* Given task *
Please put each line of the records below into a JSON list of strings, one string per line, leaving out blank lines.

* Dataset excerpts *

**********

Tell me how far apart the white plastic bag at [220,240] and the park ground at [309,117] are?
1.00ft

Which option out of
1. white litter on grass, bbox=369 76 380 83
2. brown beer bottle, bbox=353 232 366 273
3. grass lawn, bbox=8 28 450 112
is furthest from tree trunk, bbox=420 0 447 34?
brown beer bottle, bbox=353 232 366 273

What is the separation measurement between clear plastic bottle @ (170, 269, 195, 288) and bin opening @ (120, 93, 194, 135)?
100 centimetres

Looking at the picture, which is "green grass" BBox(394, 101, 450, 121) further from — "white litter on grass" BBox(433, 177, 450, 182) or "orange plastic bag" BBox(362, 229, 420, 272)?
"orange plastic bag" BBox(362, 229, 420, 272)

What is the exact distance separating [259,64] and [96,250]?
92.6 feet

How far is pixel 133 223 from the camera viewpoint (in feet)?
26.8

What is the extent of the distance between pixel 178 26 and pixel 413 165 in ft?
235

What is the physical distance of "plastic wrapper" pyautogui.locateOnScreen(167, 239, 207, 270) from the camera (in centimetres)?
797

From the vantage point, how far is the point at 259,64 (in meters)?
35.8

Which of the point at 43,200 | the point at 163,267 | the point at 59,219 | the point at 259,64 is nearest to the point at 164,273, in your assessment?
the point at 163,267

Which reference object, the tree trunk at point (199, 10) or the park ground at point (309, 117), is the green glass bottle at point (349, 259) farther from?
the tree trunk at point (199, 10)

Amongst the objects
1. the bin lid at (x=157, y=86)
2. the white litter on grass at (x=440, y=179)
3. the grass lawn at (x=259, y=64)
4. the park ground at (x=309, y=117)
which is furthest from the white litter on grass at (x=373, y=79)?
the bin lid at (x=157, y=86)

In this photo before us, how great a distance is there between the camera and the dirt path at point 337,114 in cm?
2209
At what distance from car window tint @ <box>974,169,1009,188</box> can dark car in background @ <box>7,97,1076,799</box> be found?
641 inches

**********

* Reply to the task *
[
  "Tell me how far apart the white plastic bag at [220,240] and the park ground at [309,117] are?",
  "1.00ft",
  "Which option out of",
  "1. white litter on grass, bbox=369 76 380 83",
  "2. brown beer bottle, bbox=353 232 366 273",
  "3. grass lawn, bbox=8 28 450 112",
  "is furthest from tree trunk, bbox=420 0 447 34?",
  "brown beer bottle, bbox=353 232 366 273",
  "What is the separation measurement between clear plastic bottle @ (170, 269, 195, 288) and bin opening @ (120, 93, 194, 135)?",
  "100 centimetres",
  "Looking at the picture, which is \"green grass\" BBox(394, 101, 450, 121) further from — \"white litter on grass\" BBox(433, 177, 450, 182) or \"orange plastic bag\" BBox(362, 229, 420, 272)?",
  "\"orange plastic bag\" BBox(362, 229, 420, 272)",
  "What is the exact distance separating [259,64] and [96,250]?",
  "92.6 feet",
  "How far is pixel 133 223 from the camera viewpoint (in feet)?",
  "26.8",
  "What is the extent of the distance between pixel 178 26 and pixel 413 165 in ft?",
  "235",
  "What is the physical distance of \"plastic wrapper\" pyautogui.locateOnScreen(167, 239, 207, 270) from the camera (in centimetres)?",
  "797",
  "From the vantage point, how far is the point at 259,64 (in meters)?",
  "35.8",
  "Which of the point at 43,200 | the point at 163,267 | the point at 59,219 | the point at 259,64 is nearest to the point at 164,273, in your assessment?",
  "the point at 163,267",
  "Which reference object, the tree trunk at point (199, 10) or the park ground at point (309, 117), is the green glass bottle at point (349, 259) farther from?",
  "the tree trunk at point (199, 10)",
  "Amongst the objects",
  "1. the bin lid at (x=157, y=86)",
  "2. the white litter on grass at (x=440, y=179)",
  "3. the grass lawn at (x=259, y=64)",
  "4. the park ground at (x=309, y=117)",
  "which is furthest from the white litter on grass at (x=373, y=79)?",
  "the bin lid at (x=157, y=86)",
  "In this photo before us, how great a distance is there between the camera and the dirt path at point 337,114 in cm?",
  "2209",
  "At what distance from car window tint @ <box>974,169,1009,188</box> can dark car in background @ <box>7,97,1076,799</box> be found?",
  "641 inches"
]